Election Night was a good time to be an NBC affiliate. Just ask the news director for the local ABC station.
Riding the wave of NBC’s national election coverage, Little Rock’s KARK won the local ratings battle as Donald J. Trump won the political war.
Even a fierce competitor accustomed to winning, News Director Nick Genty of KATV, Little Rock’s ABC station, conceded the success by his NBC rival, which won the viewership race every quarter-hour from 6:30 p.m. to the wee hours, according to figures from ComScore.
“Across the country, it was a great night” for NBC, Genty said, pointing to reports that NBC led in primetime network coverage with just under 12 million viewers compared with 9.7 million for ABC and 8.8 million for CBS, according to the Nielsen Co.
Austin Kellerman, news director for KARK and its sister station, KLRT, known as Fox16, said the station had made political reporting a top priority over the past years. “From hosting debates to series on medical marijuana to exposing issues in the election process, we positioned ourselves for these results.”
KARK reported a 46 percent increase in viewership from the 2012 election, when its broadcast averaged 46,000 viewers. There are more than 540,000 viewers in the Little Rock market, according to analytics, but of course not all are watching at any one time.

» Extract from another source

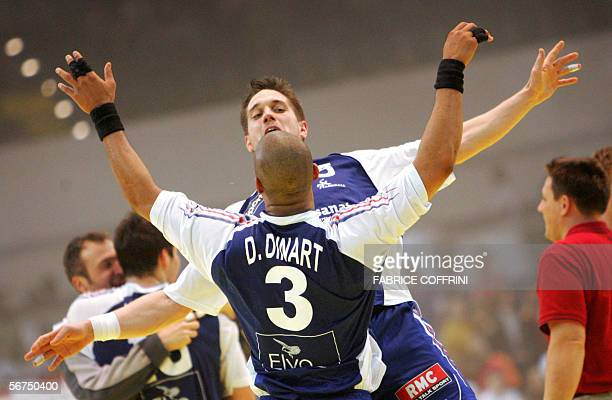 France's Guillaume Gille celebrates with Didier Dinart their victory over Spain at the end of their final match of the European handball...
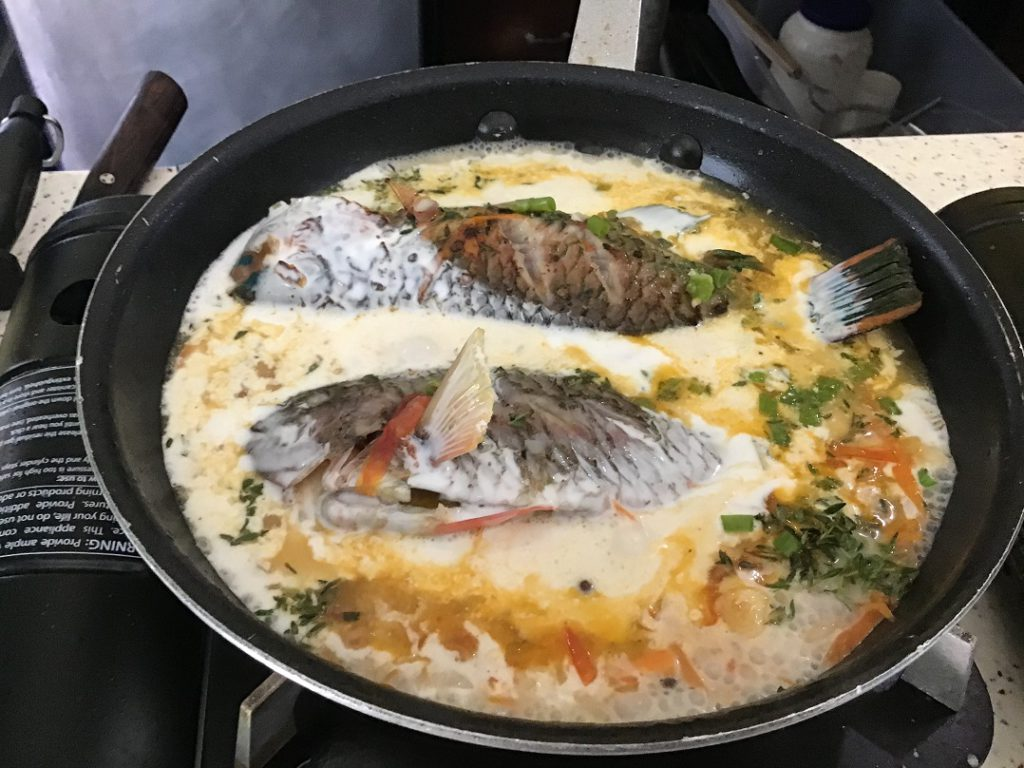 The fish finishing up in the pan of Jamaican curry sauce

Kellerman called this year’s election remarkable, and an example of “having to think on your toes and reassess plans during an event as it happens.” The polls, of course, suggested that Hillary Clinton would win the presidential race, “but that’s the opposite of what we started to see; fortunately our crews responded quickly” and transformed the unexpected Trump groundswell into the story.
Josh Berry reported from Next Level Events in Union Station as a Democratic watch party petered out. The night ended with dejected Clinton supporters filing out as Trump surged in battleground states.

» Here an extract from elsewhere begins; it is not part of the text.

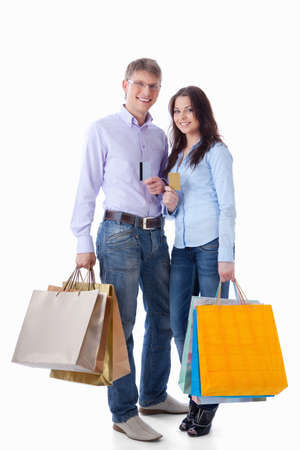 Young couple with credit cards and shopping on a white background Stock Photo - 9527973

Shannon Miller, on the other hand, “stuck it out at the Embassy Suites with the die-hard GOP race watchers,” Kellerman said. “The scene was pretty surreal and unexpected. By the time [Miller] left following Mr. Trump’s speech, only three people remained at the watch party. That became the story and the focus the next morning.”
Genty said his crew at KATV worked long hours, captured key moments of the night and had the first interviews with many race winners. “KATV was the first station in the market on air with election results and analysis,” he said. “In fact KATV broke the story of the most important local race, Issue 6, the marijuana amendment. It was Roby Brock and KATV that called that race long before any other media outlet. That’s what a No. 1 station does.”
Genty said KATV is “the market leader in all news programs in households and demos,” and that except in the cases where another network has an unusually strong lead-in, it consistently tops Little Rock’s newscast ratings. But he did compliment the competition.
KARK anchor Bob Clausen, whose Little Rock election memories stretch back to standing in front of the Old State House watching Bill Clinton claim re-election in 1996, figured that Trump’s unconventional campaign meant that Election Night this year would “be unlike any other, and about a lot more than just ‘pizza night’ in the newsroom.”
Would it result in the first female president, or a true outsider taking the White House?
“It was a cage match and it didn’t disappoint from a spectator’s point of view,” he said. “We knew we had to balance network and local coverage, and the story of the night was moving from coast to coast. We wanted to keep Arkansans informed about Arkansas, but also knew Arkansas was watching the nation. So we made sure our coverage was up-to-the-minute, relevant and quick on the local races and issues,” like medical marijuana, “then we’d get out of the way of what was happening in America.”
Clausen praised Kellerman and Assistant News Director Ernie Paulson for preparing the team well, and reporter and “Capitol View” host Drew Petrimoulx for his political expertise. “Everyone in front of and behind the camera was in the zone, and sometimes that’s not the case. We have the scars from those nights to keep us in check. A lot of credit goes to Austin for making sure we didn’t ‘pull the trigger.’ We took aim at what we wanted to do, thought it out, took a breath and squeezed.”